THE TASK |
Return the records in full, exactly as given.

(Saved data entries)
##########
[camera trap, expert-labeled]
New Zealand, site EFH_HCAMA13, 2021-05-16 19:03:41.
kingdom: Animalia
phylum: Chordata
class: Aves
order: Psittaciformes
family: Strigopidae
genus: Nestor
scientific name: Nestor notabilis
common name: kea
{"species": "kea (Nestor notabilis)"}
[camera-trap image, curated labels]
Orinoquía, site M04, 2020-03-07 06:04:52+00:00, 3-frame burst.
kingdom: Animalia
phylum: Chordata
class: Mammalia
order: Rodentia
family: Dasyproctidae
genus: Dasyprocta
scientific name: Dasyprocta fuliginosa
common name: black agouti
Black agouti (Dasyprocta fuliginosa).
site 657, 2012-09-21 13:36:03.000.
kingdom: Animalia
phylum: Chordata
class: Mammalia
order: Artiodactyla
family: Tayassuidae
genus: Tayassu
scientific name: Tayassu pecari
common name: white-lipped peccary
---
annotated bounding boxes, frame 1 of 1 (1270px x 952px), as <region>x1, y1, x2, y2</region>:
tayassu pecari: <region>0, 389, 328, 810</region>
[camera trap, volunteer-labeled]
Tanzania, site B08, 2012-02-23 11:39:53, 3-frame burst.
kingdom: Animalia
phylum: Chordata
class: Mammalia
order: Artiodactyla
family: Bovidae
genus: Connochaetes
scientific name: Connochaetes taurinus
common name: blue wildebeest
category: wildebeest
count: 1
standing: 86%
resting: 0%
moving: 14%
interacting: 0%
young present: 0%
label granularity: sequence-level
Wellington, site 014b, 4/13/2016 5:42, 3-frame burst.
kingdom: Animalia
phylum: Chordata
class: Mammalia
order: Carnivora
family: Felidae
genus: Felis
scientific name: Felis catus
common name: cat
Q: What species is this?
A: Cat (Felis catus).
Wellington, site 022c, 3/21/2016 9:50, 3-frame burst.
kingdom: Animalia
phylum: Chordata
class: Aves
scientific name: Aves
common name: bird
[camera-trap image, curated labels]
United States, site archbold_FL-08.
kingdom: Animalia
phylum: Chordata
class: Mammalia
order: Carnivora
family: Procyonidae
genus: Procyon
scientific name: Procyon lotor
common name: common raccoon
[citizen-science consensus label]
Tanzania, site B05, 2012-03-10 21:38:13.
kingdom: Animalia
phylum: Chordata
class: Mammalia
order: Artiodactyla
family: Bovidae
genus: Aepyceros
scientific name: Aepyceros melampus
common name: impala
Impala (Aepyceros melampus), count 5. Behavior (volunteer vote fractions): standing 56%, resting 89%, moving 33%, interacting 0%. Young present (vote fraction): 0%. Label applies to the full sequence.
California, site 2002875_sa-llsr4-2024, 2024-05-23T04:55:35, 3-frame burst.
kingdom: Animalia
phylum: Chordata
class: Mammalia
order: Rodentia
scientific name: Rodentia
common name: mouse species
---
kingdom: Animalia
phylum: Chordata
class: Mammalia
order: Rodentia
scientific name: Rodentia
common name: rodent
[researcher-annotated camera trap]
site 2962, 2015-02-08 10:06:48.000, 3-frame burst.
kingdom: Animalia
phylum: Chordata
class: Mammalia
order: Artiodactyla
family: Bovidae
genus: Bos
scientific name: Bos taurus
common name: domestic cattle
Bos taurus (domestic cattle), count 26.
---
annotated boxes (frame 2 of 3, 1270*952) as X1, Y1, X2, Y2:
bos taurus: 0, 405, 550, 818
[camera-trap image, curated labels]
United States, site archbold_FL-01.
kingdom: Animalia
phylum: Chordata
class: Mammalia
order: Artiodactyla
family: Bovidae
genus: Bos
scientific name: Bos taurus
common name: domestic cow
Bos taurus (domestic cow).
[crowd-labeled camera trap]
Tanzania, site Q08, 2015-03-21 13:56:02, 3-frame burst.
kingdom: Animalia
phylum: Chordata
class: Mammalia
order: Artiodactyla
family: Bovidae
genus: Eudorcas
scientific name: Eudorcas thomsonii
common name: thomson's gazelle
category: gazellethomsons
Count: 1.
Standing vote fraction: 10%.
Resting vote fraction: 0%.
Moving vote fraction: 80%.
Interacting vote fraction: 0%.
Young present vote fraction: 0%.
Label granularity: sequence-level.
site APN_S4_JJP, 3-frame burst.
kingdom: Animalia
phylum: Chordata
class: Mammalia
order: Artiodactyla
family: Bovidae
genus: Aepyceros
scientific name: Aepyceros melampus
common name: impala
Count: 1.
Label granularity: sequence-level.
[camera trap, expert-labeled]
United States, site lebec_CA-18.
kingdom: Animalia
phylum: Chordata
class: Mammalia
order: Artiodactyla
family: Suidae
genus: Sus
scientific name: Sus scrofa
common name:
##########
EXERCISE ANSWER |
[camera trap, expert-labeled]
New Zealand, site EFH_HCAMA13, 2021-05-16 19:03:41.
kingdom: Animalia
phylum: Chordata
class: Aves
order: Psittaciformes
family: Strigopidae
genus: Nestor
scientific name: Nestor notabilis
common name: kea
{"species": "kea (Nestor notabilis)"}
[camera-trap image, curated labels]
Orinoquía, site M04, 2020-03-07 06:04:52+00:00, 3-frame burst.
kingdom: Animalia
phylum: Chordata
class: Mammalia
order: Rodentia
family: Dasyproctidae
genus: Dasyprocta
scientific name: Dasyprocta fuliginosa
common name: black agouti
Black agouti (Dasyprocta fuliginosa).
site 657, 2012-09-21 13:36:03.000.
kingdom: Animalia
phylum: Chordata
class: Mammalia
order: Artiodactyla
family: Tayassuidae
genus: Tayassu
scientific name: Tayassu pecari
common name: white-lipped peccary
---
annotated bounding boxes, frame 1 of 1 (1270px x 952px), as <region>x1, y1, x2, y2</region>:
tayassu pecari: <region>0, 389, 328, 810</region>
[camera trap, volunteer-labeled]
Tanzania, site B08, 2012-02-23 11:39:53, 3-frame burst.
kingdom: Animalia
phylum: Chordata
class: Mammalia
order: Artiodactyla
family: Bovidae
genus: Connochaetes
scientific name: Connochaetes taurinus
common name: blue wildebeest
category: wildebeest
count: 1
standing: 86%
resting: 0%
moving: 14%
interacting: 0%
young present: 0%
label granularity: sequence-level
Wellington, site 014b, 4/13/2016 5:42, 3-frame burst.
kingdom: Animalia
phylum: Chordata
class: Mammalia
order: Carnivora
family: Felidae
genus: Felis
scientific name: Felis catus
common name: cat
Q: What species is this?
A: Cat (Felis catus).
Wellington, site 022c, 3/21/2016 9:50, 3-frame burst.
kingdom: Animalia
phylum: Chordata
class: Aves
scientific name: Aves
common name: bird
[camera-trap image, curated labels]
United States, site archbold_FL-08.
kingdom: Animalia
phylum: Chordata
class: Mammalia
order: Carnivora
family: Procyonidae
genus: Procyon
scientific name: Procyon lotor
common name: common raccoon
[citizen-science consensus label]
Tanzania, site B05, 2012-03-10 21:38:13.
kingdom: Animalia
phylum: Chordata
class: Mammalia
order: Artiodactyla
family: Bovidae
genus: Aepyceros
scientific name: Aepyceros melampus
common name: impala
Impala (Aepyceros melampus), count 5. Behavior (volunteer vote fractions): standing 56%, resting 89%, moving 33%, interacting 0%. Young present (vote fraction): 0%. Label applies to the full sequence.
California, site 2002875_sa-llsr4-2024, 2024-05-23T04:55:35, 3-frame burst.
kingdom: Animalia
phylum: Chordata
class: Mammalia
order: Rodentia
scientific name: Rodentia
common name: mouse species
---
kingdom: Animalia
phylum: Chordata
class: Mammalia
order: Rodentia
scientific name: Rodentia
common name: rodent
[researcher-annotated camera trap]
site 2962, 2015-02-08 10:06:48.000, 3-frame burst.
kingdom: Animalia
phylum: Chordata
class: Mammalia
order: Artiodactyla
family: Bovidae
genus: Bos
scientific name: Bos taurus
common name: domestic cattle
Bos taurus (domestic cattle), count 26.
---
annotated boxes (frame 2 of 3, 1270*952) as X1, Y1, X2, Y2:
bos taurus: 0, 405, 550, 818
[camera-trap image, curated labels]
United States, site archbold_FL-01.
kingdom: Animalia
phylum: Chordata
class: Mammalia
order: Artiodactyla
family: Bovidae
genus: Bos
scientific name: Bos taurus
common name: domestic cow
Bos taurus (domestic cow).
[crowd-labeled camera trap]
Tanzania, site Q08, 2015-03-21 13:56:02, 3-frame burst.
kingdom: Animalia
phylum: Chordata
class: Mammalia
order: Artiodactyla
family: Bovidae
genus: Eudorcas
scientific name: Eudorcas thomsonii
common name: thomson's gazelle
category: gazellethomsons
Count: 1.
Standing vote fraction: 10%.
Resting vote fraction: 0%.
Moving vote fraction: 80%.
Interacting vote fraction: 0%.
Young present vote fraction: 0%.
Label granularity: sequence-level.
site APN_S4_JJP, 3-frame burst.
kingdom: Animalia
phylum: Chordata
class: Mammalia
order: Artiodactyla
family: Bovidae
genus: Aepyceros
scientific name: Aepyceros melampus
common name: impala
Count: 1.
Label granularity: sequence-level.
[camera trap, expert-labeled]
United States, site lebec_CA-18.
kingdom: Animalia
phylum: Chordata
class: Mammalia
order: Artiodactyla
family: Suidae
genus: Sus
scientific name: Sus scrofa
common name:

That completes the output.